Mas se os editores mundo afora homenageiam e relembram a repercussão da
espionagem, onde se esperava que o tema tivesse destaque a covardia se fez
presente.
Na mesma segunda em que se falava do Pulitzer, a organização do evento
NETmundial, que será realizado em São Paulo nos próximos dias 23 e 24, divulgou
a proposta final dos temas que serão debatidos no encontro. E a vigilância
eletrônica promovida pelos Estados Unidos e outros países ficou de fora da
lista. É como se, passado um ano, o tema já tivesse envelhecido e não merecesse
sequer ser alvo de conversas em um evento internacional que busca justamente
encontrar o melhor rumo para a governança da Internet. Mas essa não foi a única
omissão relevante na proposta final.
A neutralidade de redes, tão debatida em território nacional por conta do Marco
Civil da Internet, também não mereceu destaque na agenda do evento. Comenta-se
que a retirada do tema - que estava previsto no primeiro esboço da lista de
temas para debate - tenha sido provocada pelas críticas de Neelie Kröes,
vice-presidente da Comissão Europeia, ao rascunho apresentado pela organização
do evento na semana passada. Kröes, que tem liderado os debates sobre a
neutralidade na Comunidade Europeia, ponderou que este é um tema que não será
resolvido em um único evento e que há vários debates regionais ocorrendo em todo
mundo.
De fato, cada país (ou grupo de países) tem discutido qual a melhor forma de
aplicar os preceitos da neutralidade em suas redes - sendo que o foco básico,
que é impedir que as empresas telefônicas discriminem os usuários da Internet
com base no tipo de conteúdo a ser acessado, é um ponto comum a todos esses
debates. Talvez a crítica de Kröes tenha sido superestimada. O que a
representante da Comissão Europeia disse foi: "Nós (os participantes da
NETmundial) não deveríamos ser vistos como prejulgando o que virá em um
procedimento democrático em temas tão sensíveis". Percebam que a frase não é
contra a discussão do tema no evento, mas sim a forma com que o debate estava
proposto, como se uma definição da neutralidade de redes que valesse para todo o
mundo tivesse obrigatoriamente que surgir do evento realizado em São Paulo.

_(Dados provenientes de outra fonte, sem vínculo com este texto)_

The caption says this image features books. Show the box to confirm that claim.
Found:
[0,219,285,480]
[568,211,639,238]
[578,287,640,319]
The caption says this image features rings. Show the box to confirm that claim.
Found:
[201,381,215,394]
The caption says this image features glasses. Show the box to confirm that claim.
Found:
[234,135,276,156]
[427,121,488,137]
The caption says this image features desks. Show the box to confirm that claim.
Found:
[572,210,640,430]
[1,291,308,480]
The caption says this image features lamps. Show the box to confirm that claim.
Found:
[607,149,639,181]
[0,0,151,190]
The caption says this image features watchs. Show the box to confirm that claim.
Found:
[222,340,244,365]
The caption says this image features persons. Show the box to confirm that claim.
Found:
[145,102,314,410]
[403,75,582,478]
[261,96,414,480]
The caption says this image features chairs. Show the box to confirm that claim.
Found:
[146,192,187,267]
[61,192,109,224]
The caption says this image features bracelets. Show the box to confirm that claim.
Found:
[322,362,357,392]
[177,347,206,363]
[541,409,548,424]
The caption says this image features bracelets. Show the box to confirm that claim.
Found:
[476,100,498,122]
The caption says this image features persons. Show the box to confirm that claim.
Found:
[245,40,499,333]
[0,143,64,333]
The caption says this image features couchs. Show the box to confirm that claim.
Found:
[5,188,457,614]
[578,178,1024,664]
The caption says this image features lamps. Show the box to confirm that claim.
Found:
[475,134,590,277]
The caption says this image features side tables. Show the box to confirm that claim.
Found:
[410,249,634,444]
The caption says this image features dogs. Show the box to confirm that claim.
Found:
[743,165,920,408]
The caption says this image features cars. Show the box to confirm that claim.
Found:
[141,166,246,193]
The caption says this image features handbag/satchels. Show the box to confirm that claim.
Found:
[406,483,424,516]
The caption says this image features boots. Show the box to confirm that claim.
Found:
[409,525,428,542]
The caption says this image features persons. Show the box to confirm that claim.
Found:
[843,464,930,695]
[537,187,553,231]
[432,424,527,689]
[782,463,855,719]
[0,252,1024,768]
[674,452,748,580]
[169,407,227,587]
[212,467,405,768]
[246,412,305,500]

Aliás, a maior crítica feita por Neelie Kröes não foi atendida pela comissão que
organiza o evento. A comissária classificou o rascunho das propostas como
excessivamente "abstrato" e "vago". O que dizer agora da proposta final, que ao
invés de descrever com maiores detalhes o alvo dos debates, apenas excluiu
tópicos considerados polêmicos?
A carta divulgada por Kröes merece ainda mais um destaque: a lembrança de que os
direitos humanos devem ser defendidos acima de tudo, mesmo que o debate seja
tecnicamente apenas sobre a governança da Internet. Em suas considerações este
foi o primeiro tópico de ressalvas à proposta de condução dos debates na
NETmundial. Para Kröes, o texto produzido pela organização do evento é
"desnecessariamente fraco" ao se referir "só de passagem" à preservação dos
direitos humanos no ambiente da Internet. Nesta esteira, o tema "monitoramento
de cidadãos pelos governos" se encaixaria com perfeição. E ainda assim, o comitê
responsável pelo evento, achou que excluir a neutralidade dos debates atenderia
com maior precisão as críticas feitas pela Comunidade Europeia do que incluir no
debate a necessidade de combater a espionagem internacional como forma de
preservação dos direitos humanos.
Antes mesmo de começar, a NETmundial já frustra boa parte das expectativas. Até
mesmo a ideia do governo Dilma Rousseff de ter o Marco Civil sancionado antes do
evento pode não vingar, dada a demora na articulação política em torno do
projeto, que já atrai novos opositores no Senado Federal. Talvez esteja ai, na
arena política, uma explicação melhor para a retirada do tema "neutralidade" do
circuito de debates. Será que o governo já considera perder a disputa no
Congresso Nacional e resolveu se precaver de um possível vexame? Ou, sem a lei
sancionada em mãos, o governo entendeu que sequer vale a menção ao Marco Civil
durante o evento, apesar de todo o esforço feito durante dois anos para termos
uma lei que aponte em uma nova direção na gestão da Internet no Brasil?